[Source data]
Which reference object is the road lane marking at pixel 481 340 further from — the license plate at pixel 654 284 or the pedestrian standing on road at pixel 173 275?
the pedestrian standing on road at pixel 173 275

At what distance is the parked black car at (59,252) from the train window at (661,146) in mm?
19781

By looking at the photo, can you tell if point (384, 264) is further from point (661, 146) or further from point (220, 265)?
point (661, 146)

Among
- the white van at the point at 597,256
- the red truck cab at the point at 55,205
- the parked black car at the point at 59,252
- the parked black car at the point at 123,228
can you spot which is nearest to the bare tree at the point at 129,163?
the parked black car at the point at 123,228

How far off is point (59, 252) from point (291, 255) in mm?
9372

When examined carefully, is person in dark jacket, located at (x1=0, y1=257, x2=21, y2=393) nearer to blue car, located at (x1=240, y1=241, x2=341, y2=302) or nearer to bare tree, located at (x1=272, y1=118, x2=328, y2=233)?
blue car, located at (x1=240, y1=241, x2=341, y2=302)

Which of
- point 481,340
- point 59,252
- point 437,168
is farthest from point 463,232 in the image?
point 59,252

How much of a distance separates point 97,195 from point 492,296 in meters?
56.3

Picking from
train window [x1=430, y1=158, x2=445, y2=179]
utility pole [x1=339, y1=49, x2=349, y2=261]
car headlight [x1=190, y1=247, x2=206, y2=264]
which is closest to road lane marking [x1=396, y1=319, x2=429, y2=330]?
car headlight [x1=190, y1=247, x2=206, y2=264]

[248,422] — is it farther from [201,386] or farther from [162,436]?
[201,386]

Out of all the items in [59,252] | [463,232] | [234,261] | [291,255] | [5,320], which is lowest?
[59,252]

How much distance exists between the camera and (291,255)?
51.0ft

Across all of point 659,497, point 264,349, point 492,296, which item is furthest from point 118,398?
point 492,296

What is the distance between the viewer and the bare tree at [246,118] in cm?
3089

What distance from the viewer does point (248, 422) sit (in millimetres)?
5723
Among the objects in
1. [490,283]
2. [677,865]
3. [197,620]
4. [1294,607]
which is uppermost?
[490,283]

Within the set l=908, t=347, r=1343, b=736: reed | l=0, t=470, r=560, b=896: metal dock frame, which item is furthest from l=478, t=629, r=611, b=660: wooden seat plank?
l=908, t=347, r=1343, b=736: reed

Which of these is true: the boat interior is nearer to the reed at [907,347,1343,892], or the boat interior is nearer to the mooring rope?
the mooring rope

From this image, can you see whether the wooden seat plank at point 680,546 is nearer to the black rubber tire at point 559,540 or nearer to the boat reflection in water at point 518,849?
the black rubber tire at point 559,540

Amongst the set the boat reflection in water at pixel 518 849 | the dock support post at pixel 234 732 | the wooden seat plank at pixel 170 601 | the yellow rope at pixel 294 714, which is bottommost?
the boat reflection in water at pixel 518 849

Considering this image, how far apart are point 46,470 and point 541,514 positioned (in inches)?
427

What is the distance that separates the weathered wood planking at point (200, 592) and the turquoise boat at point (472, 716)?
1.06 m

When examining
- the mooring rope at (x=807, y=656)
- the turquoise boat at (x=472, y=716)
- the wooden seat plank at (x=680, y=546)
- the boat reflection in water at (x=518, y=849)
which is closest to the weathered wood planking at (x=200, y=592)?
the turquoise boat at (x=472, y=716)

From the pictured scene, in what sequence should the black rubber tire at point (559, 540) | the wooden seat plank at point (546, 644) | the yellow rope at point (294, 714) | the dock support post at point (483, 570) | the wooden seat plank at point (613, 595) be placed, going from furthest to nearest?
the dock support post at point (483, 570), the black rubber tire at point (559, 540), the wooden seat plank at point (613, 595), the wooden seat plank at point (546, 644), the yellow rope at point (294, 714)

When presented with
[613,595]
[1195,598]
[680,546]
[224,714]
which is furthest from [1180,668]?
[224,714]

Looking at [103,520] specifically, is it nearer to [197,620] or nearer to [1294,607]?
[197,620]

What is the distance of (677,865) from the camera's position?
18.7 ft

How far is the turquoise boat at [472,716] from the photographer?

Task instructions:
Reproduce everything from the line containing "From the pictured" down to the final line of the rows, with both of those lines included and each line left unchanged.

Result:
From the pictured scene, in what sequence should the black rubber tire at point (559, 540) | the wooden seat plank at point (546, 644) | the yellow rope at point (294, 714) | the dock support post at point (483, 570) | the wooden seat plank at point (613, 595) be placed, going from furthest to nearest?
the dock support post at point (483, 570), the black rubber tire at point (559, 540), the wooden seat plank at point (613, 595), the wooden seat plank at point (546, 644), the yellow rope at point (294, 714)

When presented with
[613,595]
[1195,598]
[680,546]
[224,714]
which is furthest from [1180,668]?
[224,714]

Looking at [103,520] specifically, is it nearer to [197,620] or nearer to [1294,607]?
[197,620]

What is the distance of (677,865) from the camera's position?
18.7 ft

How far is the turquoise boat at [472,716] from the photographer?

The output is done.